I judged PHC Debate Camp’s tourney this year. After two rounds, I was known, apparently, as ‘that judge.’ The judge that requested a team argue in rhyme and told another team to argue alliteratively. Part of this was pure malevolence. More than that, I wanted the teams to communicate well. It only takes a few practice rounds to become proficient at reading cards in response to the other side’s arguments. This, however, is Nerdly communication. It takes serious work to really communicate.

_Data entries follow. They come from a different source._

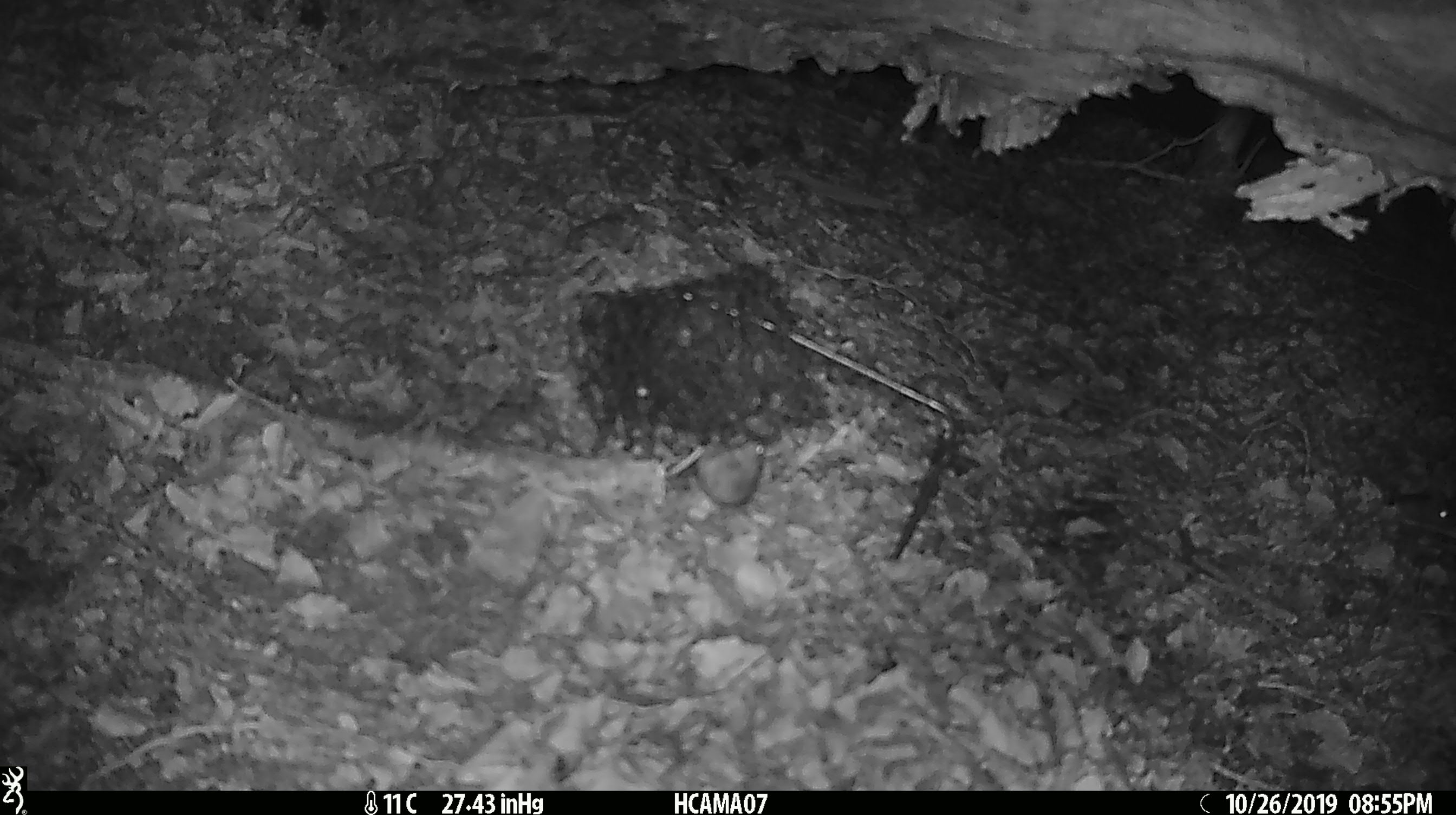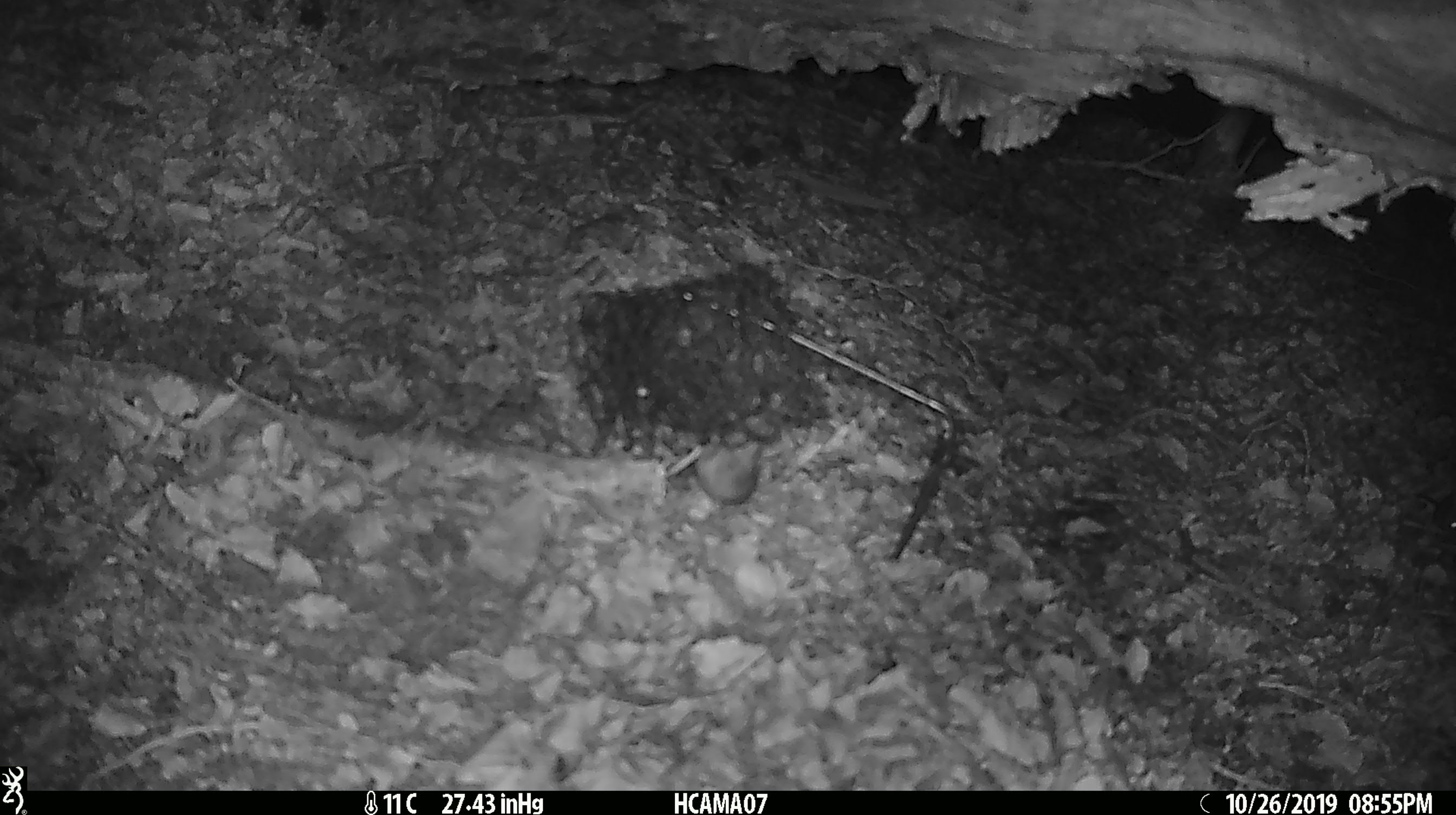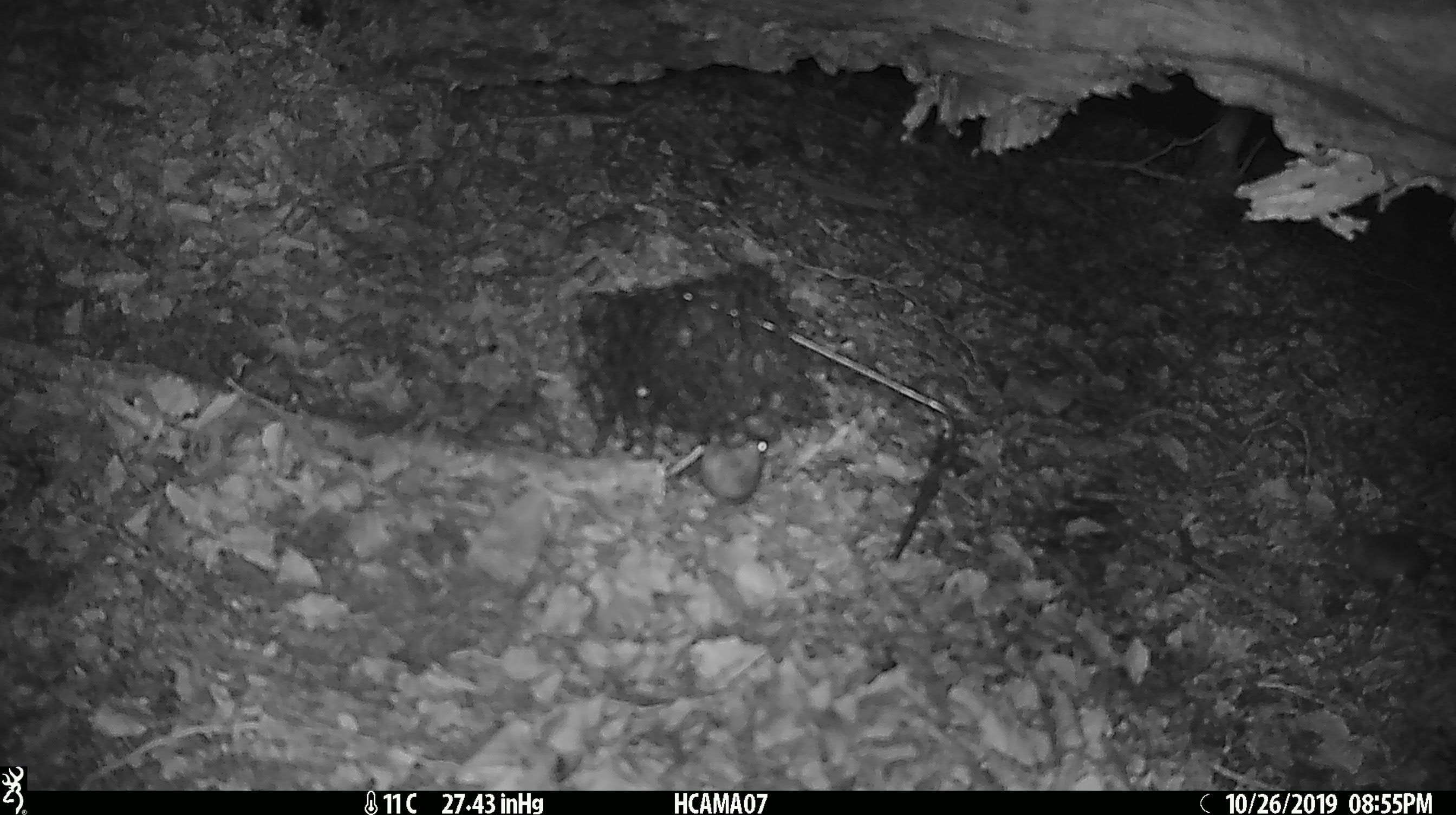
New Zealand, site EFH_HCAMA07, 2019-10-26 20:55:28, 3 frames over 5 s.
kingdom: Animalia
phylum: Chordata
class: Mammalia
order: Rodentia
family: Muridae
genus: Mus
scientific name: Mus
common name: mouse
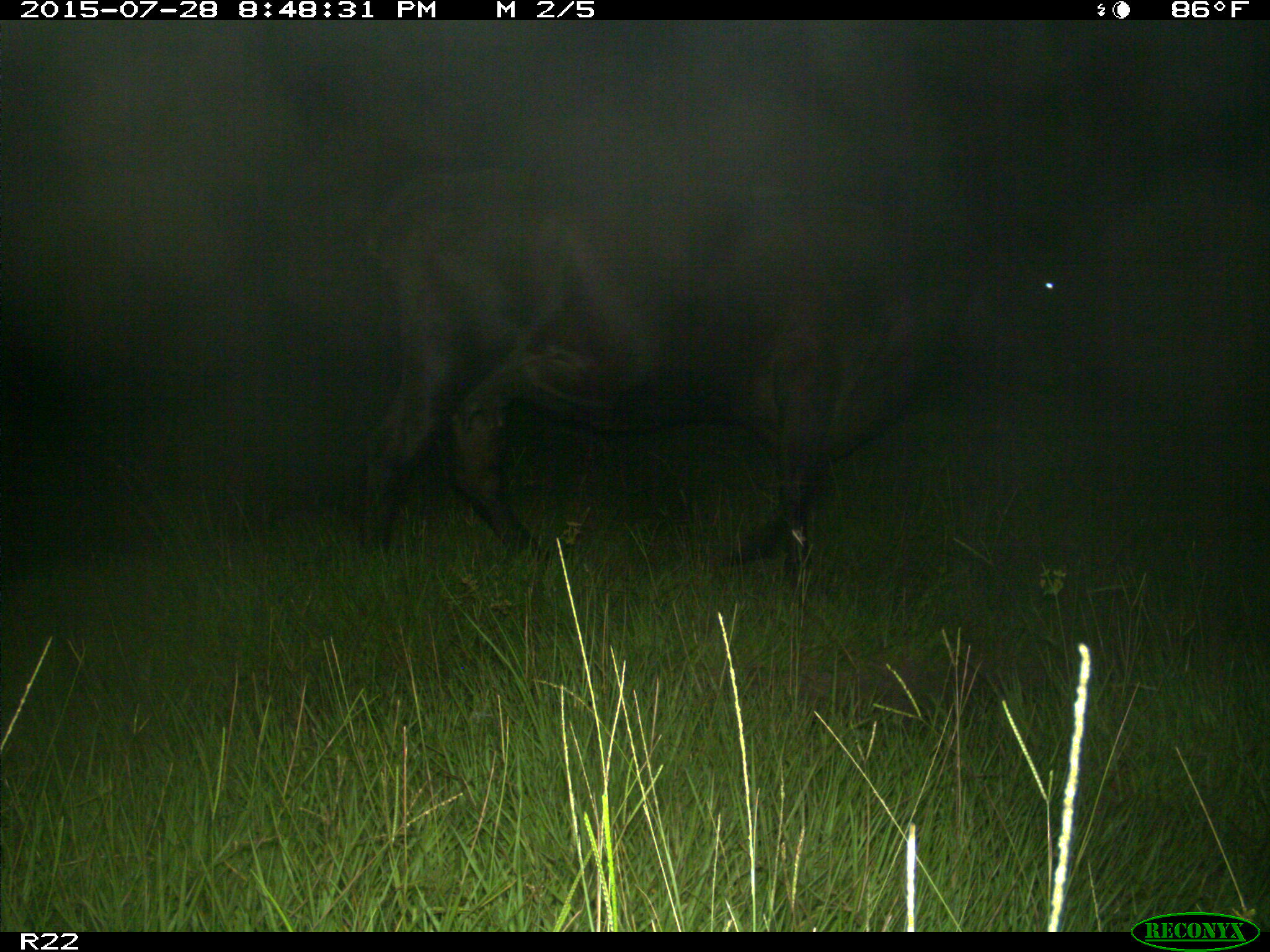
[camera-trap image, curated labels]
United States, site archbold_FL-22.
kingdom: Animalia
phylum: Chordata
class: Mammalia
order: Artiodactyla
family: Bovidae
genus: Bos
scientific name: Bos taurus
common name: domestic cow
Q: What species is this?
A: Bos taurus (domestic cow).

I was the best of card readers. Our debate league pushed a ‘conversational style,’ and I was right on the edge. I could read two cards for every argument no matter how complex the round. Wham bam! After keeping careful track, I could make ‘preponderance of evidence’ (not to mention bellicosity) a voting issue and win, 37-14. Then I got a new partner. Who, during one of the first rounds we argued, asked me, with clear focus and pensive determination, ‘what word means x and starts with the letter C?’ I was dumbfounded. She could’ve found another three cards. She was communicating.
Productive debaters focus on solid communication. After conquering their vocal weaknesses, verbal pauses, and other nervous tics, they begin to treat each speech as their one chance to get the message across. Instead of relying on many weak arguments (the spread) or many weak words (the speed), they rely on crafting their most effective arguments in the most compelling language. They compose, on the fly, fantastic speeches. They are communicating.
This skill could be the most transferrable of all debate skills. In the real world, you rarely get five uninterrupted minute to pontificate (or three to prepare). But you do get many chances to add relevant information and push the meeting or conversation forward. Good communication is being ready for that chance and getting your point across.
Take Action: The next time you make a debate speech, pretend you are talking to your next door neighbor. Eliminate the words you only use in debate (because all other debaters know them) and introduce words that package the exact idea you are trying to convey. This can be really hard for veteran debaters (who are almost always Nerdly communicators). Have someone stop your speech every time you use a buzzword or vague word.
Potential buzzwords: topicality, inherency, solvency, significance. Bonus: anything you abbreviate with letters and anything you say in latin.